= Art photography print types =

Art photography print types refers to the process and paper of how the photograph is printed and developed.

- C-Print / Chromogenic Print: A C-Print is the traditional way of printing using negatives or slides, an enlarger, and photographic paper—through a process of exposure and emulsive chemical layers. Chromogenic color prints are composed of cyan, magenta, and yellow layers, which together create the complete image. This process is the most common type of color photo printing.
- Digital C-Print: Also called Lambda or Lightjet prints, this process uses digital exposure systems to output the image, but traditional photographic paper and emulsion processes to produce the final print.
- Inkjet Print: Inkjet is a broad category for works printed through an additive process of sprayed ink droplets, as opposed to being chemically developed. Essentially, it is a higher quality version of a household printer. There are several types of inkjet prints, including dye- and pigment-based types, which affect the archival quality and longevity of the print.
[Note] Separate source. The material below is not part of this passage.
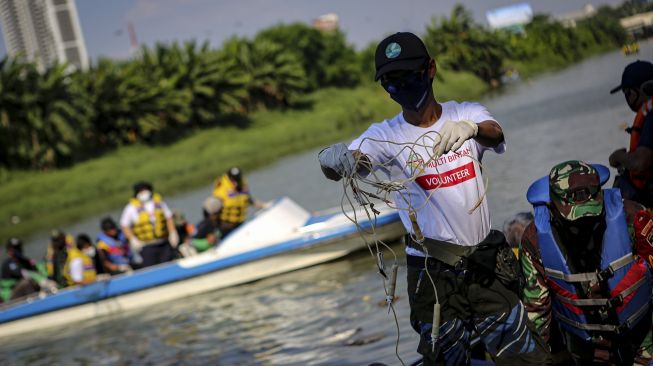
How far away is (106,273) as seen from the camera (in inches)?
586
- Giclée: This is an alternate name for an inkjet print on traditionally thicker support structure.
- Photogram: These use light-sensitive photographic paper directly (without any camera or negative), creating images and visual effects by exposing the paper to light.
- Gelatin silver process: This is the most traditional black-and-white emulsive process, introduced in the late 1800s and still available today. The image is developed through a wet process, using paper coated with a layer of silver salts and gelatin.